SCALE-FREE HIPPOCAMPAL NETWORK DYNAMIC IN SLEEP PREDICTS FUTURE RETENTION OF SPATIAL MEMORIES

The role of the hippocampal reactivation during sharp wave-ripples (SWRs) in memory consolidation has been well understood. However, it is less well understood how memory is related to the coding-independent properties of hippocampal activity. To better understand these aspects, we applied the Phenomenological Renormalization group to CA1 spiking data recorded from rats. The scaling exponent of activity variance α, measured during the sleep/rest session that followed learning, predicted memory retention during the subsequent recall session. Further analysis showed that 1) The strength of reactivation during SWRs correlated with both memory retention and α. Nevertheless, α predicted memory retention even after controlling for reactivation, while reactivation no longer predicted memory retention when α is controlled for. 2) Excluding SWR periods from the data did not affect results, as α still predicted memory retention.
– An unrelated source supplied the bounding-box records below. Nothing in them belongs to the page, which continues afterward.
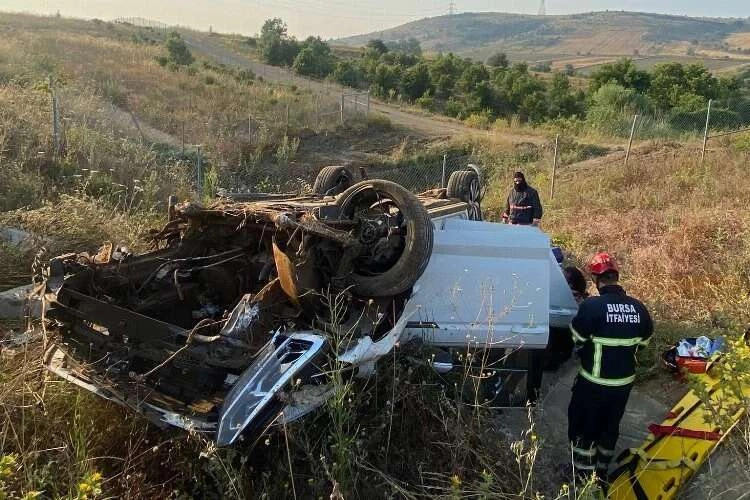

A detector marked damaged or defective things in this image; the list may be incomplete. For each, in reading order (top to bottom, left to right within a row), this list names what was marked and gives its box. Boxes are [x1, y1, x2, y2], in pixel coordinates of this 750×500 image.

detached tire [314, 165, 356, 194]
detached tire [336, 180, 434, 296]
detached tire [450, 170, 484, 221]
overturned white vehicle [44, 168, 580, 446]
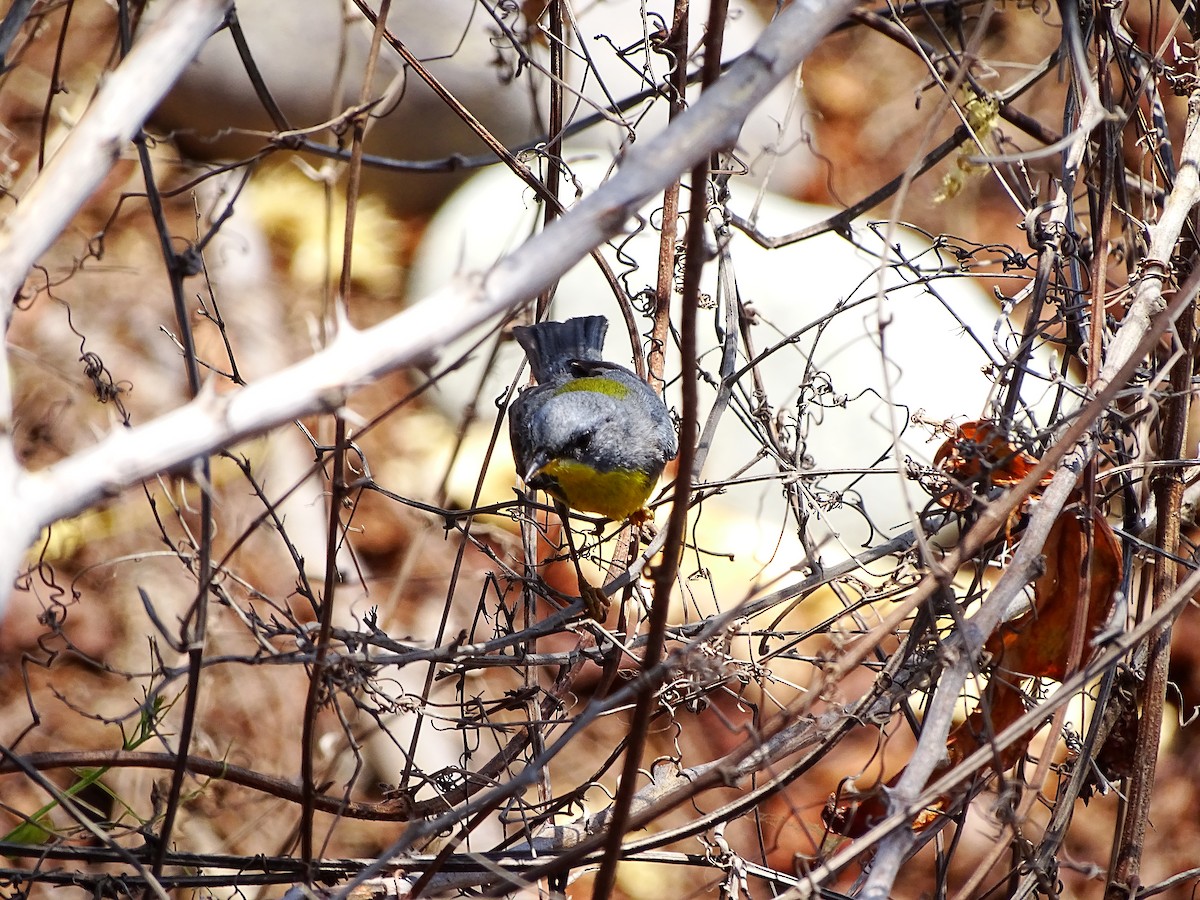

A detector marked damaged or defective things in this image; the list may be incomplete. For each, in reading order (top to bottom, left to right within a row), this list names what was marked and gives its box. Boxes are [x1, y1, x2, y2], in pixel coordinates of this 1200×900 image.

rusty orange foliage [825, 504, 1123, 844]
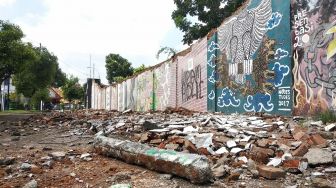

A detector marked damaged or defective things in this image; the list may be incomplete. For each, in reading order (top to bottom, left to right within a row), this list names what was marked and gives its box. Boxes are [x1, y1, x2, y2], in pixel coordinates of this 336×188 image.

broken concrete slab [93, 135, 211, 184]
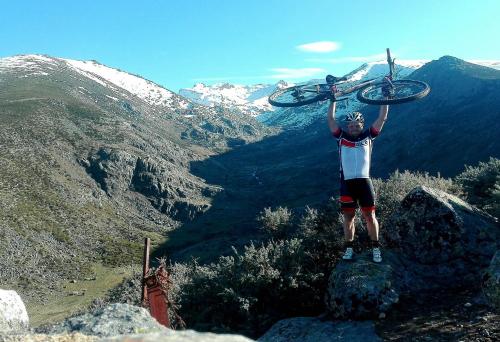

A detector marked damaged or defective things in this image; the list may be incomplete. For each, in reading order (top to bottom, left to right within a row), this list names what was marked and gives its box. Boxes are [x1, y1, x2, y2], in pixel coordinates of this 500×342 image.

rusty red metal structure [142, 238, 171, 328]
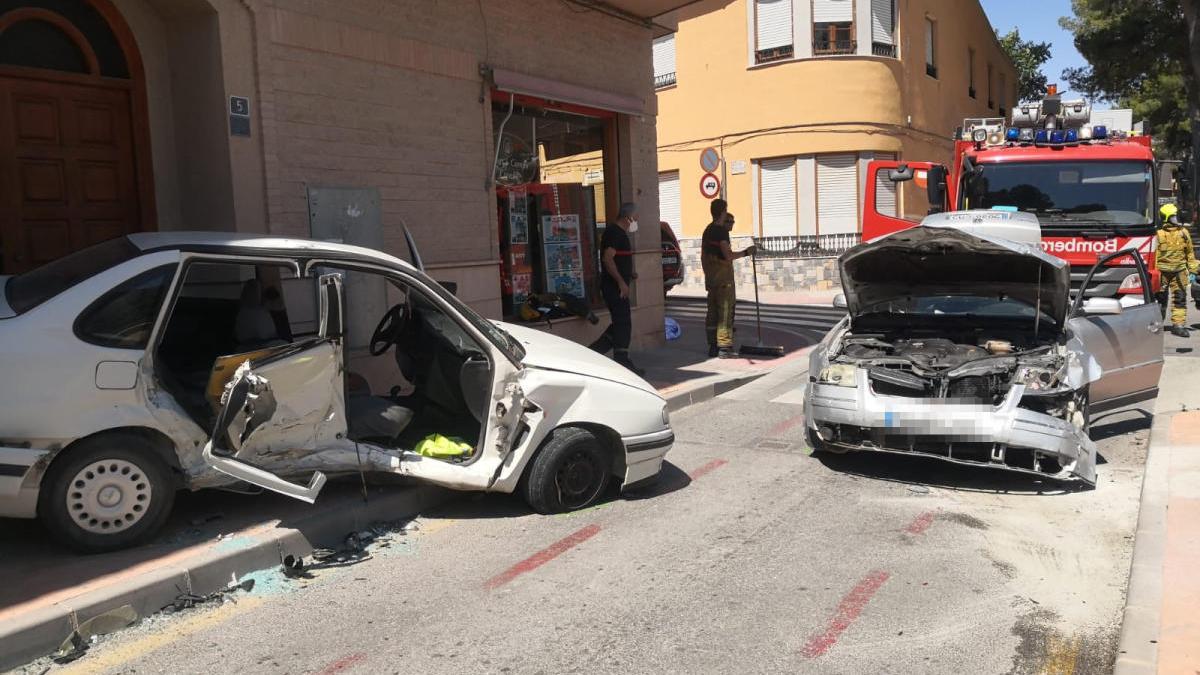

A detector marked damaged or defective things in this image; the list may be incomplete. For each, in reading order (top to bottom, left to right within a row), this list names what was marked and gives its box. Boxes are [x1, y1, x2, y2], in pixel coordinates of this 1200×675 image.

torn off car door [202, 274, 350, 502]
heavily damaged white car [0, 232, 676, 548]
crumpled car bumper [808, 380, 1096, 486]
silver crashed car [808, 211, 1160, 486]
heavily damaged white car [808, 211, 1160, 486]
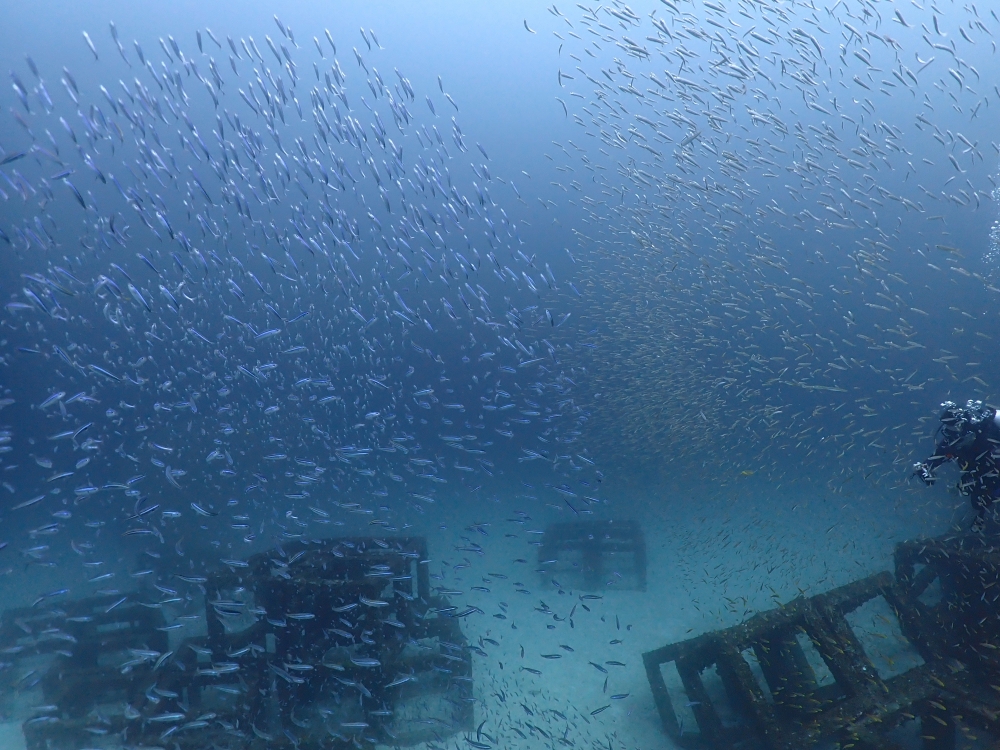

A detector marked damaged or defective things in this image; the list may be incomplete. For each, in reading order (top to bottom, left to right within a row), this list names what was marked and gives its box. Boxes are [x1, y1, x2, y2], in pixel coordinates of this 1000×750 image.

rusted structure [5, 536, 472, 750]
rusted structure [540, 520, 648, 592]
rusted structure [644, 536, 1000, 748]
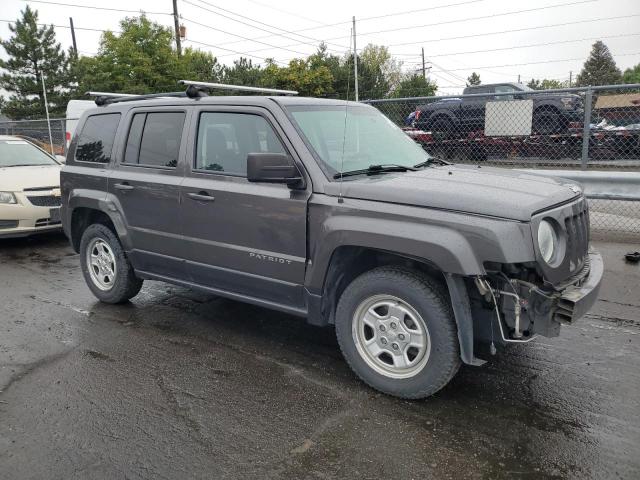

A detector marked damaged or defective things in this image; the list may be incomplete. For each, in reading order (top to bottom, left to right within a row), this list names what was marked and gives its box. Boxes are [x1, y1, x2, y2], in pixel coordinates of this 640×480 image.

damaged jeep patriot [58, 81, 600, 398]
crumpled front bumper [552, 251, 604, 322]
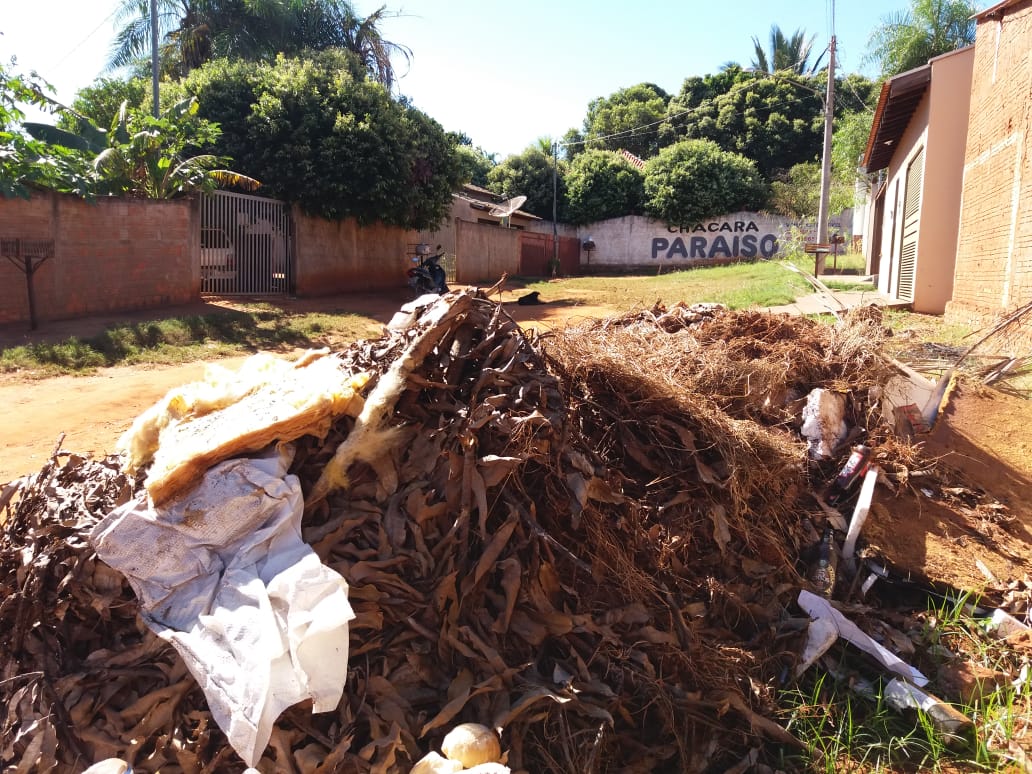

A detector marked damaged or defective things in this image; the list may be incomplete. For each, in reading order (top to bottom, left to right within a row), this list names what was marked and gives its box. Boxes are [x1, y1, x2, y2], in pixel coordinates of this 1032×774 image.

broken concrete debris [0, 293, 1023, 774]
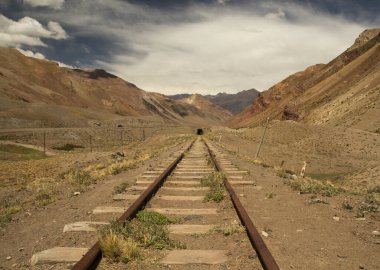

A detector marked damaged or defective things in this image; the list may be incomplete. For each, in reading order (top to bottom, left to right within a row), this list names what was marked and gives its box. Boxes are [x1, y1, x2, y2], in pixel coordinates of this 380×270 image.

rusty railroad track [31, 138, 280, 268]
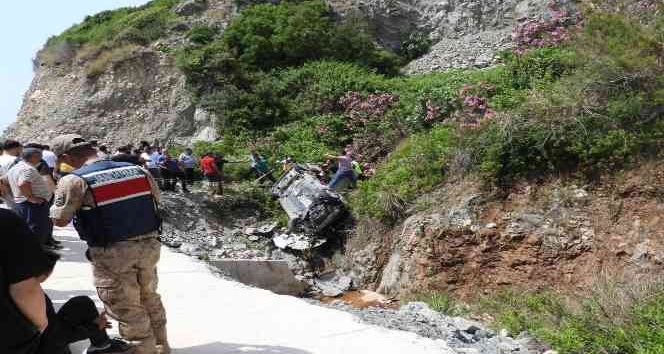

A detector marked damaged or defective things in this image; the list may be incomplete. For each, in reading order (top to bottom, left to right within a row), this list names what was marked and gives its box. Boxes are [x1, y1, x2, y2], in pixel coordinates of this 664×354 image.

crashed white car [270, 164, 344, 235]
overturned vehicle [272, 163, 344, 235]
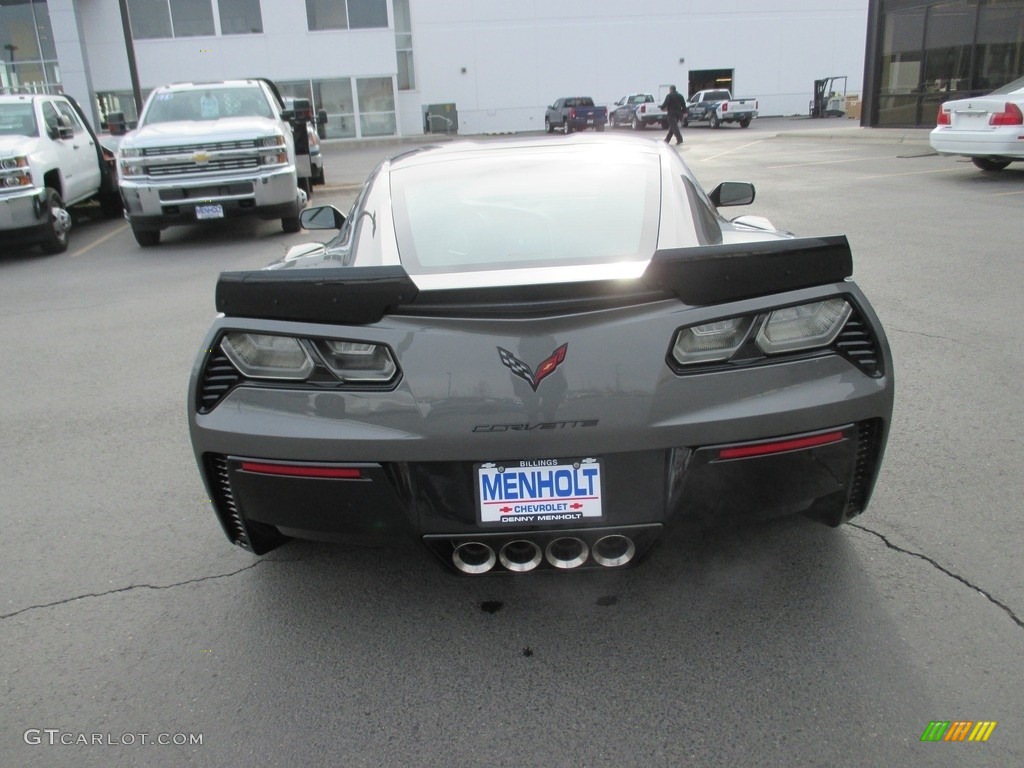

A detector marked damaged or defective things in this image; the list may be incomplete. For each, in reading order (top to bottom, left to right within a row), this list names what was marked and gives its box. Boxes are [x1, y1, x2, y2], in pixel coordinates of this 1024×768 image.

crack in asphalt [0, 561, 266, 622]
crack in asphalt [847, 524, 1024, 630]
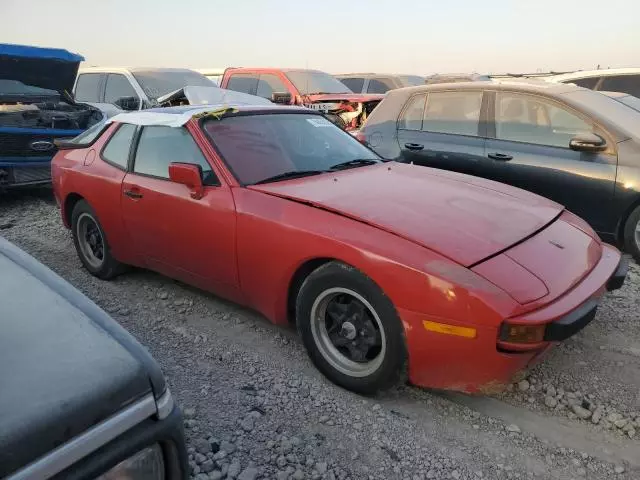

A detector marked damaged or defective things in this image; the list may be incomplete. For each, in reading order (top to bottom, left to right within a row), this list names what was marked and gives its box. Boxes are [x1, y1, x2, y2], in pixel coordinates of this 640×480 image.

damaged car [0, 43, 104, 188]
damaged car [220, 68, 382, 131]
damaged car [52, 103, 628, 396]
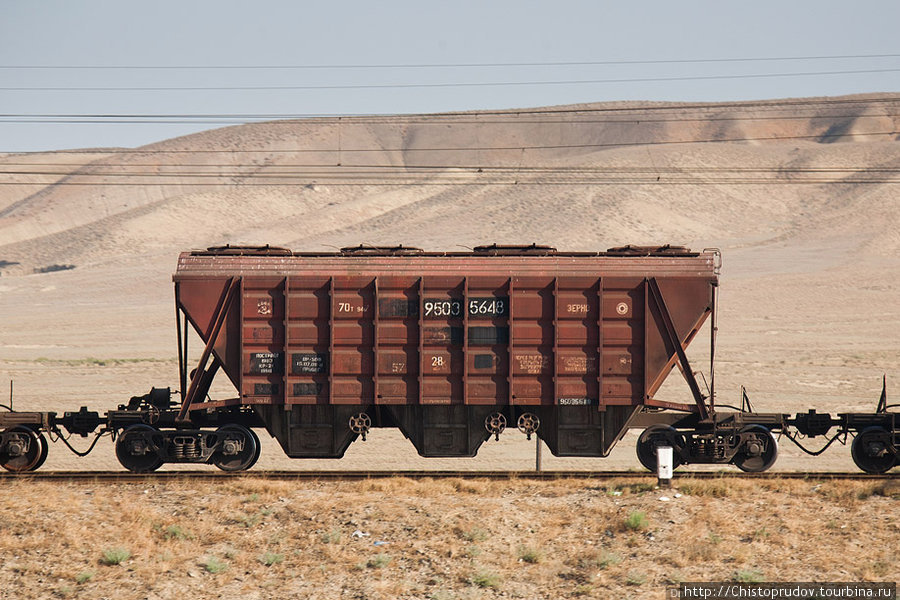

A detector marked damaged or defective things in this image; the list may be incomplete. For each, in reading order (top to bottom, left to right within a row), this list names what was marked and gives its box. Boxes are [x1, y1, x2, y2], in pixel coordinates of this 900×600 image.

rusty brown railcar [169, 244, 716, 460]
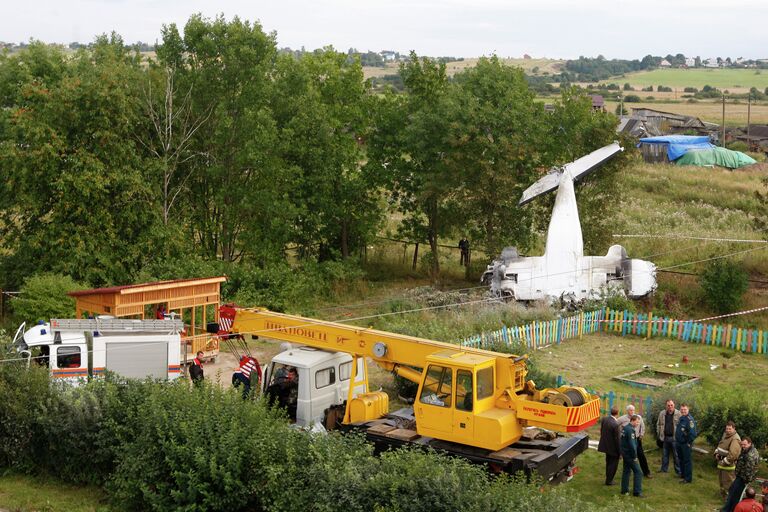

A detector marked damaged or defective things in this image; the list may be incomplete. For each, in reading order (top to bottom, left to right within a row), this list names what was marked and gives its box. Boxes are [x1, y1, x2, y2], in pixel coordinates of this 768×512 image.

Interestingly, α measured during the sleep/rest period, preceding learning, also predicted memory retention performance. We also found that α is a transferable quantity that can predict memory retention across animals: training a model in a subset of animals produced a significant prediction of the memory retention of the excluded animals. Finally, we linked α to functional characteristics of individual cells, their intrinsic timescale and their burst propensity. We also showed how these characteristics predict memory retention, and that α retained its predictive power after controlling for these functional characteristics. In summary, we uncovered aspects of hippocampal activity that are behaviorally-relevant and predict memory retention independent of spatial coding and reactivation during SWRs.